Johans verhouding tot de Nederlandse Hervormde Kerk was nogal problematisch. Hij deed belijdenis omdat hij als organist van de Domkerk geacht werd lidmaat te zijn. Later zei hij echter niet gelovig te zijn.
Hij kreeg uitstekend muziekonderwijs op de Utrechtse Muziekschool, waar Richard Hol de scepter zwaaide. Hol was eind negentiende eeuw een niet-onbelangrijk componist en musicus, die bij zijn vertrek Wagenaar naar voren schoof als zijn opvolger. In zijn functie als muziekschooldirecteur kon Johan Wagenaar zijn organisatorische kwaliteiten kwijt en bewees hij zich als autoriteit en als gewaardeerd adviseur. Als er één ding uit deze biografie naar voren komt dan is het wel zijn grote tact in de omgang met mensen en zijn vermogen om zijn visie op muziekonderwijs te realiseren. Zonder Wagenaar had de muziekvakopleiding in Nederland nooit in zo korte tijd zo’n hoog niveau bereikt. Vooral na 1919, toen hij directeur van het Haags Conservatorium werd, heeft hij keihard gewerkt om met name het muziekvakonderwijs op voldoende niveau te brengen.
Hoog niveau
Een carrière als componist schrok hem af. Die vroeg te veel van zijn persoonlijkheid en droeg het risico van mislukken in zich. Voor de Nederlandse muziek is dat jammer, want Wagenaar heeft een aantal stukken op zijn naam staan dat van een hoog niveau getuigt. Het is dan weer zo merkwaardig te zien dat Nederlandse dirigenten daar weinig oog voor bleken te hebben, terwijl buitenlanders zoals Monteux, Szell en Chailly die grootheid wel herkenden. Als het aan de laatste gelegen had, was er veel meer van Wagenaar op cd uitgebracht dan de paar ouvertures die je steeds weer hoort.

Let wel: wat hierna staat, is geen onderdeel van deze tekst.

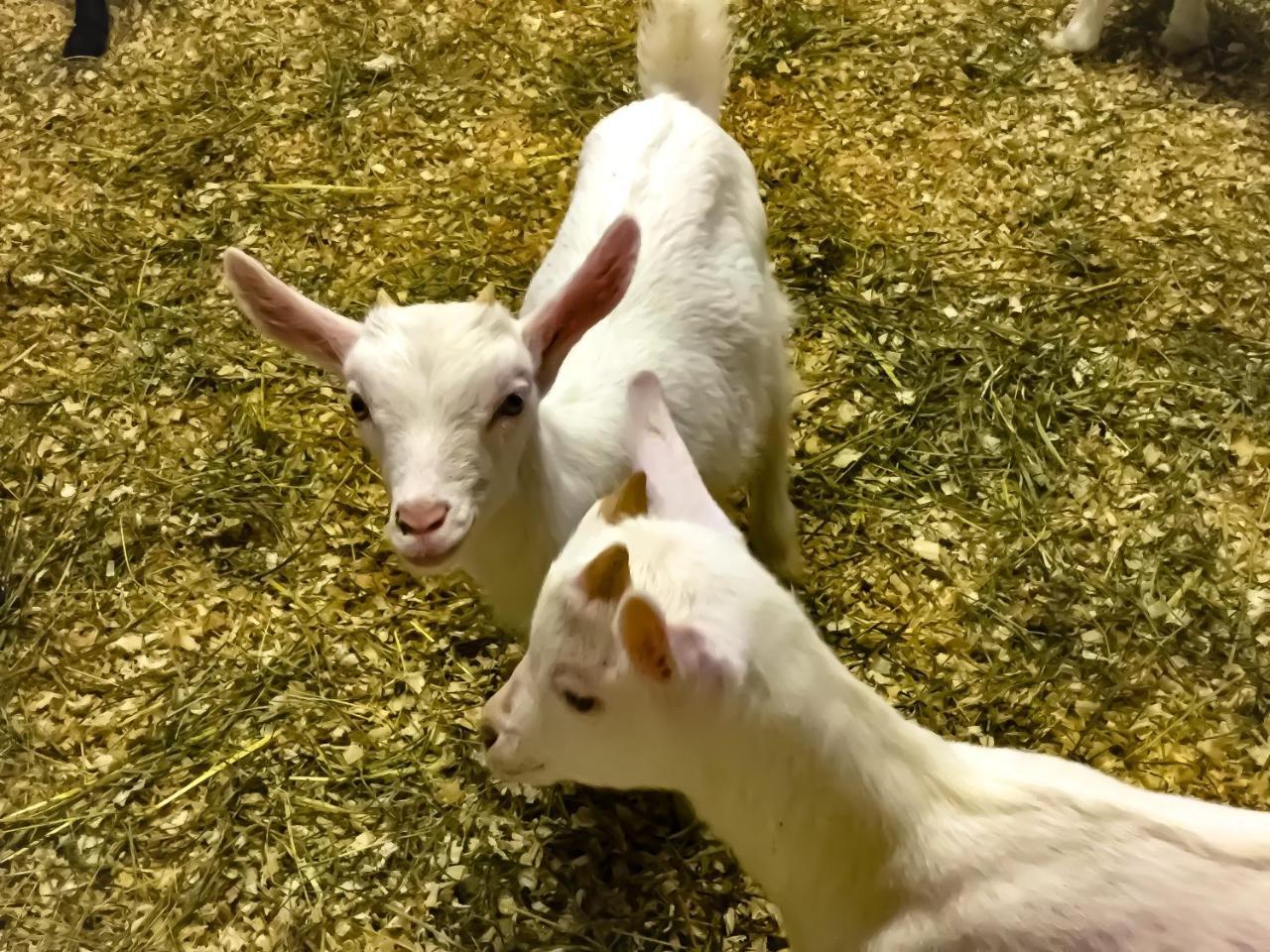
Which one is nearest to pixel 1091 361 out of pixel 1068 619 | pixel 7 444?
pixel 1068 619

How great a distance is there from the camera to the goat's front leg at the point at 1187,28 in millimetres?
4059

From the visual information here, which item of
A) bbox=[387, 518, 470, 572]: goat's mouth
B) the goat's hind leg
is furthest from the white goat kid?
the goat's hind leg

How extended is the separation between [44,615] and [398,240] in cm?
185

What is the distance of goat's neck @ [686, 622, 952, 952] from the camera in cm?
148

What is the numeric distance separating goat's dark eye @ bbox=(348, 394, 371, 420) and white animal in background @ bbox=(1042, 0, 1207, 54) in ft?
12.3

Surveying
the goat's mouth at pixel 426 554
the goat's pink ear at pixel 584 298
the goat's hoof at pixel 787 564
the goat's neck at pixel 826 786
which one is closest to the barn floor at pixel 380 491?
the goat's hoof at pixel 787 564

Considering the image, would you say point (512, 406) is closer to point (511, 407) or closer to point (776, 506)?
point (511, 407)

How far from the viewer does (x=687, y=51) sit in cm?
279

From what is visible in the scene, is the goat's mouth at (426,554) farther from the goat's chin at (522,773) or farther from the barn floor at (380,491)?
the barn floor at (380,491)

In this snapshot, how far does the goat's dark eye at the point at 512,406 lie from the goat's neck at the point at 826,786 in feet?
2.55

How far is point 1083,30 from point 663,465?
3615 mm

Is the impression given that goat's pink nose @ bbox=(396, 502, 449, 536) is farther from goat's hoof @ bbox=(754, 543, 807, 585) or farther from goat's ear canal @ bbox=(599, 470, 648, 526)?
goat's hoof @ bbox=(754, 543, 807, 585)

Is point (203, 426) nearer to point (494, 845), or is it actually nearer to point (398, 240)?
point (398, 240)

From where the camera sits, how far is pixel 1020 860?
60.7 inches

Het viel me trouwens op dat ook musicoloog Jaap van Benthem -die in het boek Wagenaars oeuvre tegen het licht houdt- nogal kritisch is over de stukken die het juist goed gedaan hebben. Van de twee meest gespeelde werken, ”Cyrano de Bergerac” en ”De getemde feeks”, valt eigenlijk niet veel kwaads te zeggen. Juist hier bewijst Wagenaar zich als componist die ver weet uit te stijgen boven het niveau van figuren als Verhulst, Hol en Dopper. Natuurlijk denkt de wat beter ingevoerde luisteraar af en toe aan beroemde voorgangers zoals Berlioz, Schumann en Brahms, maar Wagenaar was beslist geen epigoon en had wel degelijk een persoonlijke stijl. Dat zijn muziekdramatische werken zoals ”De schipbreuk” en ”De doge van Venetië” elke diepgang missen ligt aan de tekst, niet aan Wagenaars muzikale vormgeving.
De biografie laat zich uitstekend lezen. Het boek is prachtig uitgegeven en voorzien van een deugdelijk notenapparaat, een aantal duidelijke facsimile’s en enkele interessante bijlagen. Prettig is de objectieve opstelling van de auteur, die zich er niet van laat weerhouden zijn held zonodig kritisch te benaderen.